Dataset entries
○ ○ ○ ○

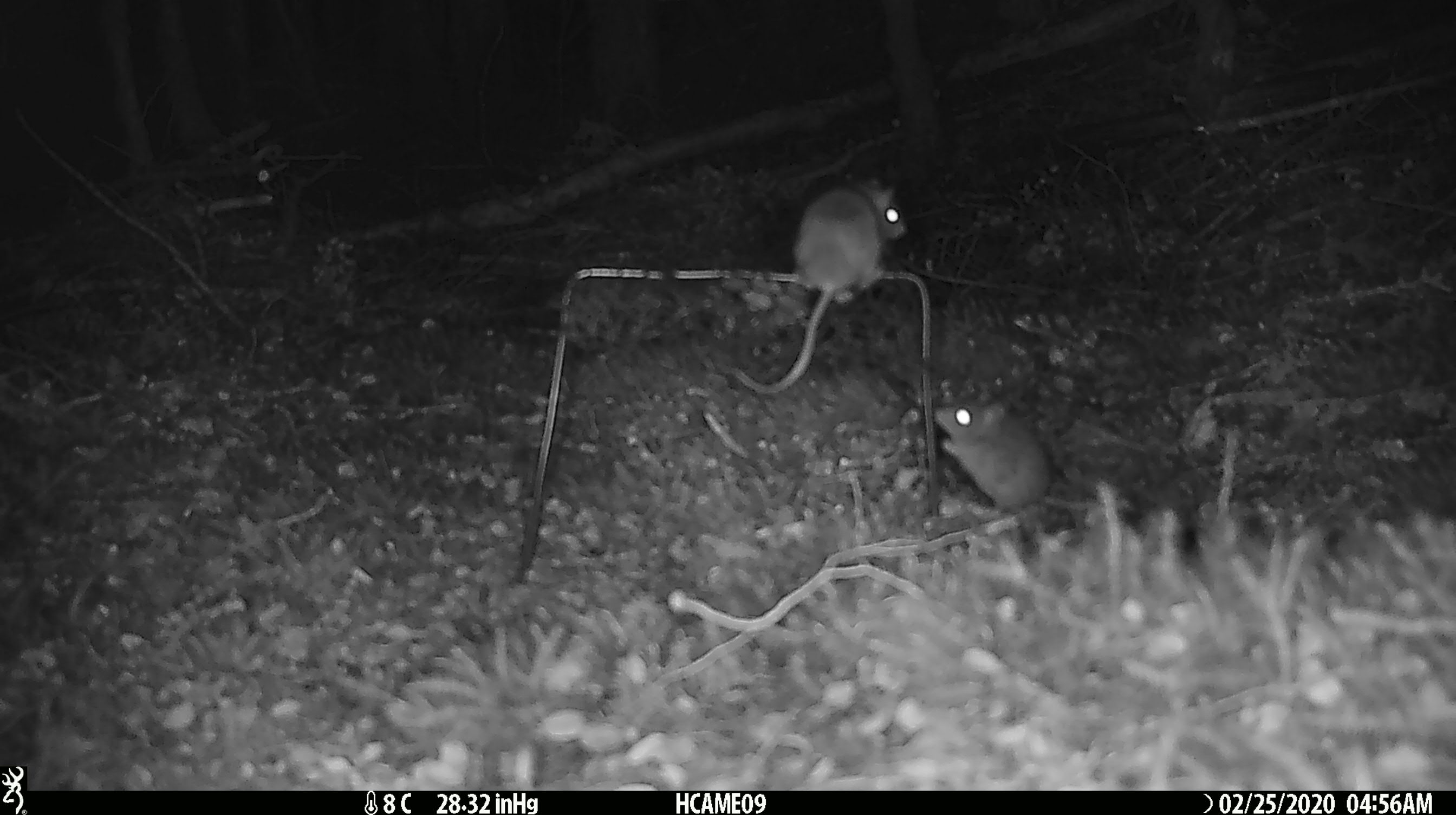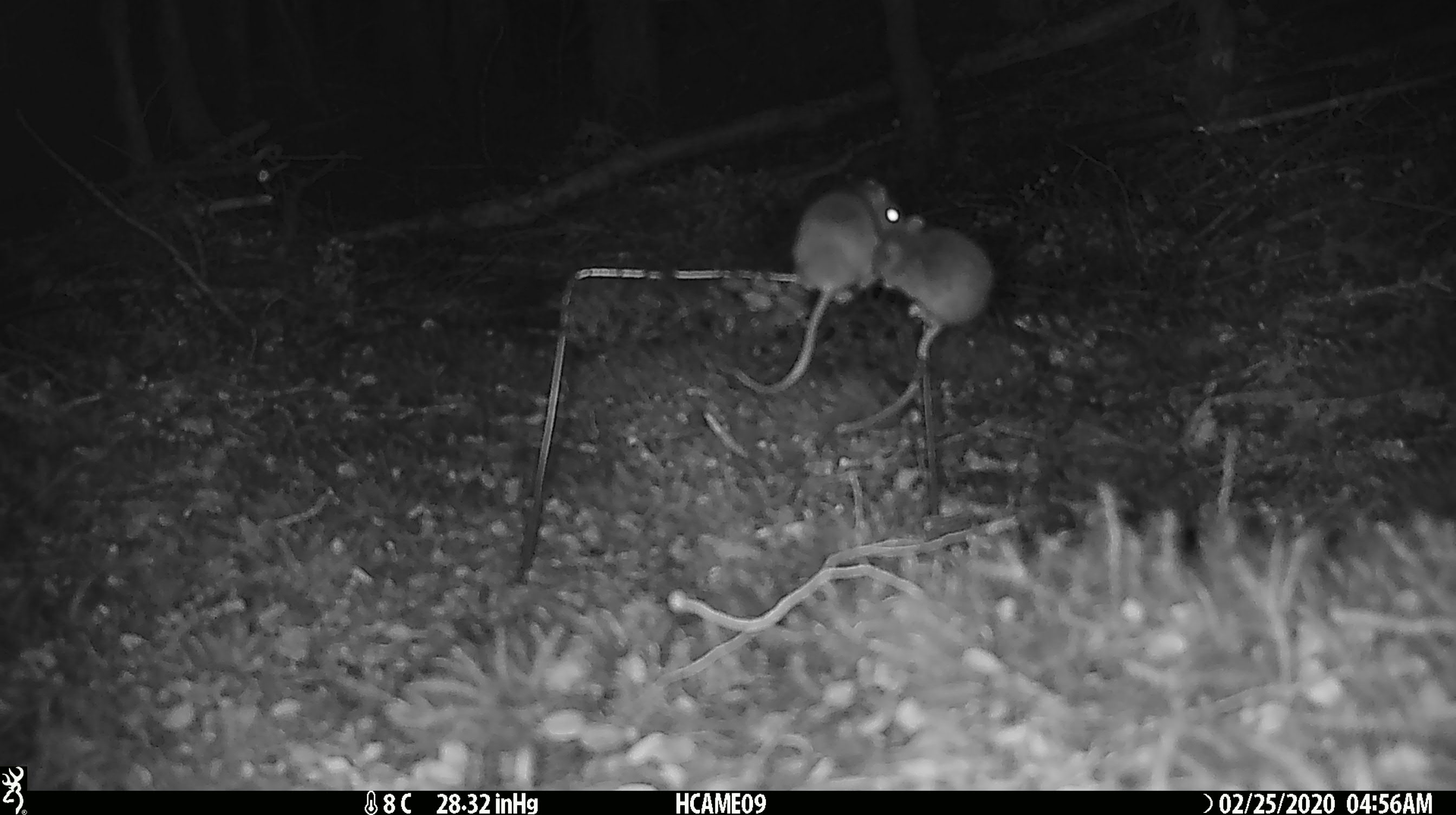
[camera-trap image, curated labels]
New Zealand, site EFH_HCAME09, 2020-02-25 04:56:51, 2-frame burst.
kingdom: Animalia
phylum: Chordata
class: Mammalia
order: Rodentia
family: Muridae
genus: Mus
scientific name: Mus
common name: mouse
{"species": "mouse (Mus)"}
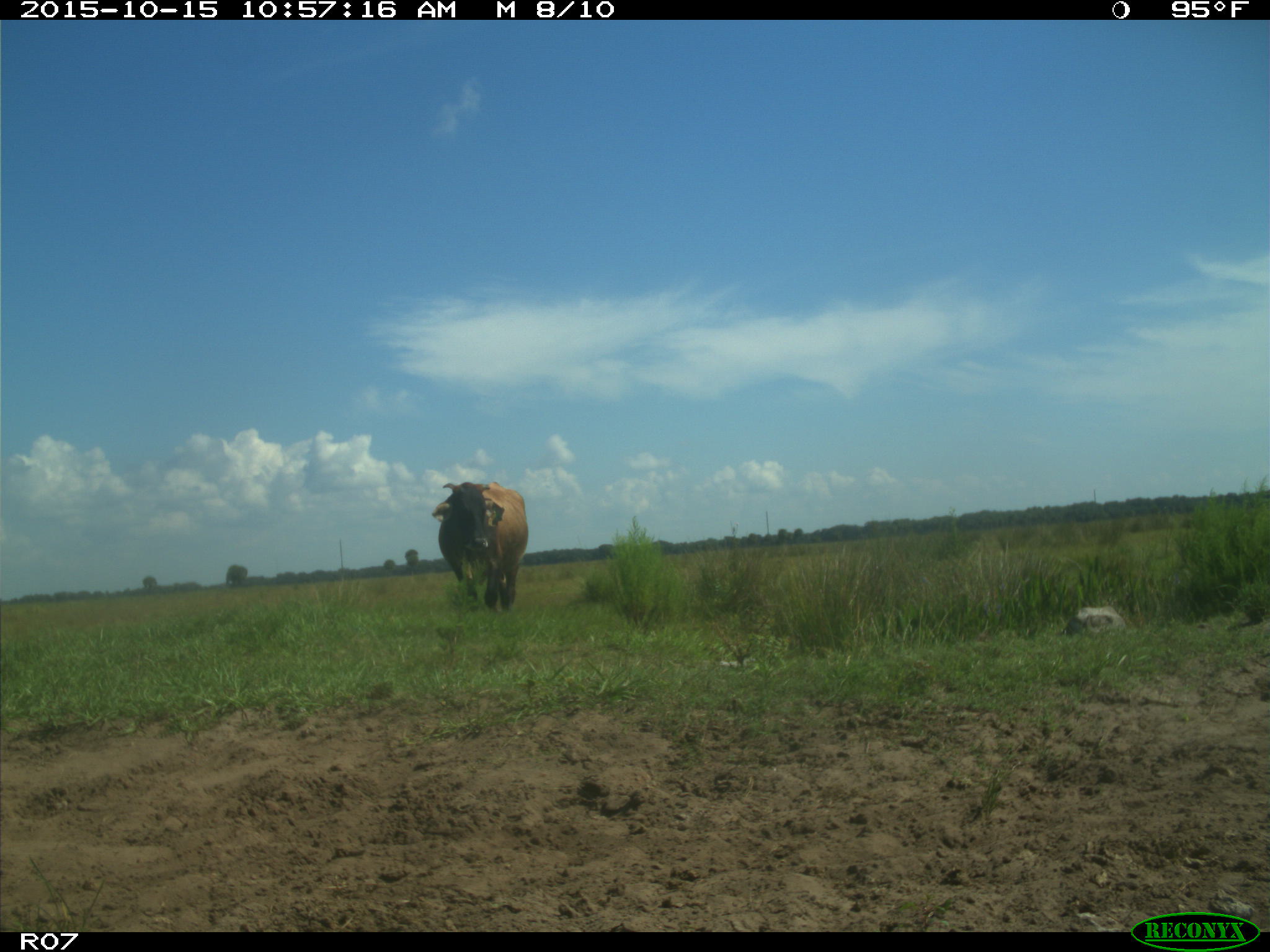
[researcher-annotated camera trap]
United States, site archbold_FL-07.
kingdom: Animalia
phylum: Chordata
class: Mammalia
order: Artiodactyla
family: Bovidae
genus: Bos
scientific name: Bos taurus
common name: domestic cow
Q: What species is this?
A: Bos taurus (domestic cow).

○ ○ ○ ○

Transcribe all the entries precisely. Do not include any picture.

[camera-trap image, curated labels]
New Zealand, site EFH_HCAME09, 2020-02-25 04:56:51, 2-frame burst.
kingdom: Animalia
phylum: Chordata
class: Mammalia
order: Rodentia
family: Muridae
genus: Mus
scientific name: Mus
common name: mouse
{"species": "mouse (Mus)"}
[researcher-annotated camera trap]
United States, site archbold_FL-07.
kingdom: Animalia
phylum: Chordata
class: Mammalia
order: Artiodactyla
family: Bovidae
genus: Bos
scientific name: Bos taurus
common name: domestic cow
Q: What species is this?
A: Bos taurus (domestic cow).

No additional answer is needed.